=== EXCERPT PROVIDED ===

Destinations Magazine

How Much Money Can You Really Expect to Make Travel Blogging?

By Livingthedreamrtw @livingdreamrtw

Disclaimer: This post may contain affiliate links. By using our affiliate links we will receive a small commission that helps us run our sites.

By some accounts there are over a billion blogs out there in the world. That's 1,000,000,000 blogs. That is roughly one blog for every seven or so people on the planet. Filter that down to English-only blogs and you are in the realm of hundreds of millions of places on the internet that would call themselves a blog. Filter that down even more to travel blogs and you're likely into the hundreds of thousands, if not millions (our approximation).

That's a lot of people talking about travel.

And while most of these are hobbies run on 3rd party "blog" journal sites, if you remove even these a good percentage that are left are actively trying to make money through growing their blog to become a viable business- or at the very least a modest side hustle. (These likely number in the tens of thousands or low hundreds of thousands.)

Naturally, for those following this path one question comes about and that is how much money can I make blogging?

Today, I want to shed some light on that question with an emphasis on travel blogging. The exact amount of money you can expect to make is $0.

Very Few Blogs Earn Any Money at All

Before you get up in arms and tell me that I'm wrong, let's circle back to that starting number. There are likely a billion blogs out there in the world, and the vast majority get no traffic at all other than the writer (because they don't filter their own page views), their mother (who reads everything), and an occasional friend (who is bored or feeling sympathetic).

Therefore, statistically speaking, if you are launching a blog and have no idea what goes into making it work, odds are good you're not going to earn any money at all. Yes, you, the person reading this article, are very unlikely to ever earn money from blogging. (So if you are, congratulations on being an exception!)

It is a fact of our industry in that if you took a sampling of 100, or even 1,000 random new blogs and came back to them all a year later, odds are good that none of them earned any money whatsoever. Odds are just as good that most of them probably stopped writing a few weeks after they started. And that timing of when you return to check doesn't matter either. Check back five years and the story will be no different, except that more of them will likely be closed for good.

Blogging in general just doesn't make money the way conventional jobs do, and simply showing up, doing your thing, and repeating multiple times a week is not a surefire way to make money as it would be in just about any other industry.

=== GIVEN RECORDS ===

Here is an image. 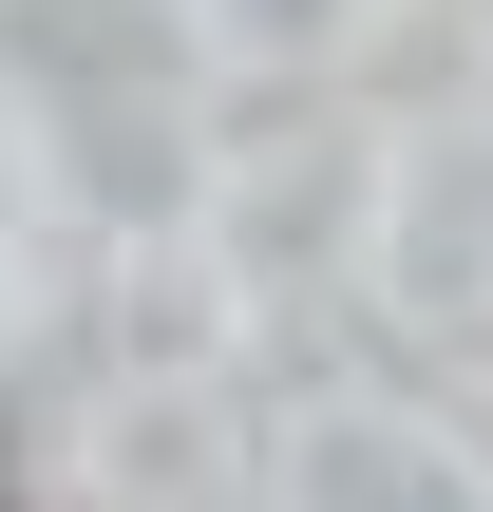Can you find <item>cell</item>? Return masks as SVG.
Returning <instances> with one entry per match:
<instances>
[{
  "label": "cell",
  "instance_id": "6da1fadb",
  "mask_svg": "<svg viewBox=\"0 0 493 512\" xmlns=\"http://www.w3.org/2000/svg\"><path fill=\"white\" fill-rule=\"evenodd\" d=\"M0 512H19V456H0Z\"/></svg>",
  "mask_w": 493,
  "mask_h": 512
}]
</instances>
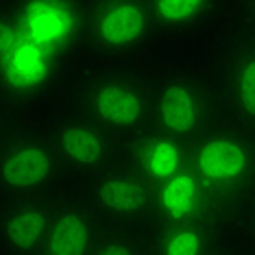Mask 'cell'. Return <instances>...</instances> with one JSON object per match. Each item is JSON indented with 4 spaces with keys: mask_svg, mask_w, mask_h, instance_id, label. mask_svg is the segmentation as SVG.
Wrapping results in <instances>:
<instances>
[{
    "mask_svg": "<svg viewBox=\"0 0 255 255\" xmlns=\"http://www.w3.org/2000/svg\"><path fill=\"white\" fill-rule=\"evenodd\" d=\"M150 18H153L157 37H192L210 28L223 9L216 0H150Z\"/></svg>",
    "mask_w": 255,
    "mask_h": 255,
    "instance_id": "9a60e30c",
    "label": "cell"
},
{
    "mask_svg": "<svg viewBox=\"0 0 255 255\" xmlns=\"http://www.w3.org/2000/svg\"><path fill=\"white\" fill-rule=\"evenodd\" d=\"M85 199L94 205L101 218L114 227H148L153 220V185L125 161H118L98 177L90 179Z\"/></svg>",
    "mask_w": 255,
    "mask_h": 255,
    "instance_id": "52a82bcc",
    "label": "cell"
},
{
    "mask_svg": "<svg viewBox=\"0 0 255 255\" xmlns=\"http://www.w3.org/2000/svg\"><path fill=\"white\" fill-rule=\"evenodd\" d=\"M188 164L227 212L255 192V133L227 118L188 144Z\"/></svg>",
    "mask_w": 255,
    "mask_h": 255,
    "instance_id": "7a4b0ae2",
    "label": "cell"
},
{
    "mask_svg": "<svg viewBox=\"0 0 255 255\" xmlns=\"http://www.w3.org/2000/svg\"><path fill=\"white\" fill-rule=\"evenodd\" d=\"M242 218H245V225H247V229L251 231V236L255 238V192L249 196V199L242 203Z\"/></svg>",
    "mask_w": 255,
    "mask_h": 255,
    "instance_id": "ac0fdd59",
    "label": "cell"
},
{
    "mask_svg": "<svg viewBox=\"0 0 255 255\" xmlns=\"http://www.w3.org/2000/svg\"><path fill=\"white\" fill-rule=\"evenodd\" d=\"M157 37L146 0L83 2V44L105 59H127Z\"/></svg>",
    "mask_w": 255,
    "mask_h": 255,
    "instance_id": "5b68a950",
    "label": "cell"
},
{
    "mask_svg": "<svg viewBox=\"0 0 255 255\" xmlns=\"http://www.w3.org/2000/svg\"><path fill=\"white\" fill-rule=\"evenodd\" d=\"M247 33H249V35H251V37L255 39V26H249V31H247Z\"/></svg>",
    "mask_w": 255,
    "mask_h": 255,
    "instance_id": "ffe728a7",
    "label": "cell"
},
{
    "mask_svg": "<svg viewBox=\"0 0 255 255\" xmlns=\"http://www.w3.org/2000/svg\"><path fill=\"white\" fill-rule=\"evenodd\" d=\"M18 33H20V22H18V15H15L13 2L0 4V59L9 53Z\"/></svg>",
    "mask_w": 255,
    "mask_h": 255,
    "instance_id": "e0dca14e",
    "label": "cell"
},
{
    "mask_svg": "<svg viewBox=\"0 0 255 255\" xmlns=\"http://www.w3.org/2000/svg\"><path fill=\"white\" fill-rule=\"evenodd\" d=\"M223 118L216 83L203 74L175 72L155 83V129L190 144Z\"/></svg>",
    "mask_w": 255,
    "mask_h": 255,
    "instance_id": "3957f363",
    "label": "cell"
},
{
    "mask_svg": "<svg viewBox=\"0 0 255 255\" xmlns=\"http://www.w3.org/2000/svg\"><path fill=\"white\" fill-rule=\"evenodd\" d=\"M120 161L131 166L153 188H157L159 183L168 181L190 166L188 144L150 127L123 144Z\"/></svg>",
    "mask_w": 255,
    "mask_h": 255,
    "instance_id": "7c38bea8",
    "label": "cell"
},
{
    "mask_svg": "<svg viewBox=\"0 0 255 255\" xmlns=\"http://www.w3.org/2000/svg\"><path fill=\"white\" fill-rule=\"evenodd\" d=\"M153 103L155 81L129 66L92 70L79 85V114L123 144L153 127Z\"/></svg>",
    "mask_w": 255,
    "mask_h": 255,
    "instance_id": "6da1fadb",
    "label": "cell"
},
{
    "mask_svg": "<svg viewBox=\"0 0 255 255\" xmlns=\"http://www.w3.org/2000/svg\"><path fill=\"white\" fill-rule=\"evenodd\" d=\"M218 255H234V253H231L229 249H225V251H223V253H218Z\"/></svg>",
    "mask_w": 255,
    "mask_h": 255,
    "instance_id": "44dd1931",
    "label": "cell"
},
{
    "mask_svg": "<svg viewBox=\"0 0 255 255\" xmlns=\"http://www.w3.org/2000/svg\"><path fill=\"white\" fill-rule=\"evenodd\" d=\"M63 175L48 133L15 129L0 142V194L7 201L50 196Z\"/></svg>",
    "mask_w": 255,
    "mask_h": 255,
    "instance_id": "277c9868",
    "label": "cell"
},
{
    "mask_svg": "<svg viewBox=\"0 0 255 255\" xmlns=\"http://www.w3.org/2000/svg\"><path fill=\"white\" fill-rule=\"evenodd\" d=\"M48 135L66 175L85 177L90 181L120 161V142L79 112L55 120Z\"/></svg>",
    "mask_w": 255,
    "mask_h": 255,
    "instance_id": "ba28073f",
    "label": "cell"
},
{
    "mask_svg": "<svg viewBox=\"0 0 255 255\" xmlns=\"http://www.w3.org/2000/svg\"><path fill=\"white\" fill-rule=\"evenodd\" d=\"M105 227V220L85 196L57 199L37 255H90Z\"/></svg>",
    "mask_w": 255,
    "mask_h": 255,
    "instance_id": "30bf717a",
    "label": "cell"
},
{
    "mask_svg": "<svg viewBox=\"0 0 255 255\" xmlns=\"http://www.w3.org/2000/svg\"><path fill=\"white\" fill-rule=\"evenodd\" d=\"M66 66L68 59L35 42L20 24L13 46L0 59V98L20 105L42 101L61 81Z\"/></svg>",
    "mask_w": 255,
    "mask_h": 255,
    "instance_id": "8992f818",
    "label": "cell"
},
{
    "mask_svg": "<svg viewBox=\"0 0 255 255\" xmlns=\"http://www.w3.org/2000/svg\"><path fill=\"white\" fill-rule=\"evenodd\" d=\"M90 255H148V251L144 234H140L137 229L109 225L101 234Z\"/></svg>",
    "mask_w": 255,
    "mask_h": 255,
    "instance_id": "2e32d148",
    "label": "cell"
},
{
    "mask_svg": "<svg viewBox=\"0 0 255 255\" xmlns=\"http://www.w3.org/2000/svg\"><path fill=\"white\" fill-rule=\"evenodd\" d=\"M55 205L57 199L53 196L7 201L0 212V253L37 255L53 220Z\"/></svg>",
    "mask_w": 255,
    "mask_h": 255,
    "instance_id": "8fae6325",
    "label": "cell"
},
{
    "mask_svg": "<svg viewBox=\"0 0 255 255\" xmlns=\"http://www.w3.org/2000/svg\"><path fill=\"white\" fill-rule=\"evenodd\" d=\"M216 90L225 118L255 133V39L247 31L225 50Z\"/></svg>",
    "mask_w": 255,
    "mask_h": 255,
    "instance_id": "9c48e42d",
    "label": "cell"
},
{
    "mask_svg": "<svg viewBox=\"0 0 255 255\" xmlns=\"http://www.w3.org/2000/svg\"><path fill=\"white\" fill-rule=\"evenodd\" d=\"M253 255H255V253H253Z\"/></svg>",
    "mask_w": 255,
    "mask_h": 255,
    "instance_id": "7402d4cb",
    "label": "cell"
},
{
    "mask_svg": "<svg viewBox=\"0 0 255 255\" xmlns=\"http://www.w3.org/2000/svg\"><path fill=\"white\" fill-rule=\"evenodd\" d=\"M223 240L216 220H155L144 231L148 255H218Z\"/></svg>",
    "mask_w": 255,
    "mask_h": 255,
    "instance_id": "5bb4252c",
    "label": "cell"
},
{
    "mask_svg": "<svg viewBox=\"0 0 255 255\" xmlns=\"http://www.w3.org/2000/svg\"><path fill=\"white\" fill-rule=\"evenodd\" d=\"M7 129H4V125H2V118H0V142H2L4 140V135H7Z\"/></svg>",
    "mask_w": 255,
    "mask_h": 255,
    "instance_id": "d6986e66",
    "label": "cell"
},
{
    "mask_svg": "<svg viewBox=\"0 0 255 255\" xmlns=\"http://www.w3.org/2000/svg\"><path fill=\"white\" fill-rule=\"evenodd\" d=\"M155 207L153 220H216L225 223V210L214 196L203 188V183L194 177L190 166L179 175L153 188Z\"/></svg>",
    "mask_w": 255,
    "mask_h": 255,
    "instance_id": "4fadbf2b",
    "label": "cell"
}]
</instances>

===

REQUIRED TASK A:
Transcribe the stretch of the travel blogging article from "And while most" through "make is $0.".
REQUIRED TASK B:
Check each statement against the article on travel blogging income, answering yes or no and quoting the words that decide it: (i) The article puts the number of blogs at roughly one for every seven or so people on the planet. (ii) The article gives $100 as the exact amount of money you can expect to make. (iii) The article says that returning to the sampled blogs after five years would reveal a different story.
REQUIRED TASK C:
Take the article on how much money travel blogging earns further, beginning after its final sentence.
The records play no part in what is asked here.

FINAL RESULT A:
And while most of these are hobbies run on 3rd party "blog" journal sites, if you remove even these a good percentage that are left are actively trying to make money through growing their blog to become a viable business- or at the very least a modest side hustle. (These likely number in the tens of thousands or low hundreds of thousands.)

Naturally, for those following this path one question comes about and that is how much money can I make blogging?

Today, I want to shed some light on that question with an emphasis on travel blogging. The exact amount of money you can expect to make is $0.

FINAL RESULT B:
(i) Yes: "That is roughly one blog for every seven or so people on the planet."
(ii) No: "The exact amount of money you can expect to make is $0."
(iii) No: "Check back five years and the story will be no different, except that more of them will likely be closed for good."

FINAL RESULT C:
In fact, if you're using conventional best practices it will cost you money for a long time before you make any in return.

Plan on Making Less Than Nothing

To make money blogging you need to make your blog be within the top 1% of all serious blogs on the internet. In fact, you may want to shoot to be in the top 0.1% or even 0.01% these days to make anything appreciable.

Gone are the days where you could just show up with a blog and have it be an overnight success. You have to make it work. This means putting on a lot of hats, mastering the skills associated, and building the best damn website you can possibly make all while standing out from just about everyone else.

Doing so includes doing the following, at a minimum:

  • Learning how to manage self-hosting? Yep. Sign up for a hosting site like Bluehost and manage your WordPress yourself.
      Or if you have money to burn, a managed hosting account works too. We use Performance Foundry and love it, but it does cost as much for a month as Bluehost does for a year.
  • Customize a premium theme with HTML and CSS coding? You know it. Read everything you can to make minor improvements yourself.
  • Optimize plug-ins? Blogs don't perform that great from the template alone. You'll have to edit them with CSS (above) and optimize performance with plug-ins.
      A list of the blogging plug-ins we personally use is found at the previous link.
  • Take a few blogging courses? Doing things right the first time is huge. Courses such as Travel Blog Success help get you there.
  • Dominate SEO? A must. Read everything you can and do it right the first time- going back to fix mistakes is time consuming.
  • Excel at social media marketing? This is one of the best things anyone can do in this day to leapfrog ahead of the rest, and don't fear paying for ads.
  • ...and these are the things we thought of in the few weeks we worked on this article.

Now do this all for a year or two without missing a beat and you just might start making money through CPM marketing and affiliate sales. Maybe.

But there is a problem here that goes unsaid. If you are doing a good selection of the above, all of which we think are absolutely critical mind you, odds are good you'll be spending money to get your blog off the ground. This means that in the time it takes you to grow your website you may be going into the hole quite a fair bit just to start making some back.

Some people spend as little as $10 a month. Others spend about $100. If you do a fair share of the list above you'll probably be spending probably close to $100 a month as well just to get started. We spend upwards of $700 a month on our two sites combined, and have slowly been ramping up our spending as our earnings have gone up (our earnings now more than cover this).

How long is it going to take you to start earning that little bit to cover your costs? An expert blogger can get a new site earning over $100 a month pretty fast. Our most recent blog did it in under a year. A new blogger may take months or even years to make the first few dollars, let alone something steady, as the learning curve is just that high even for those who get it all right the first time.

There is no correlation to spending money and succeeding, but we have to admit that if you spend money on the right things, along with knowing what you are doing, you'll have better odds for a payoff in the long run. But those odds are still not great.

What it Takes to Earn Money

So what does it take to earn money with your blog to at least start breaking even with your spending? (You know, to stop going in the hole.)

Generally speaking, the most reliable way to earn money is through display advertising which traditionally pays you based on the impressions that you deliver. The common terms used here are CPM and RPM, two often interchangeable terms used to calculate your earnings on a dollars-per-thousand-impression basis.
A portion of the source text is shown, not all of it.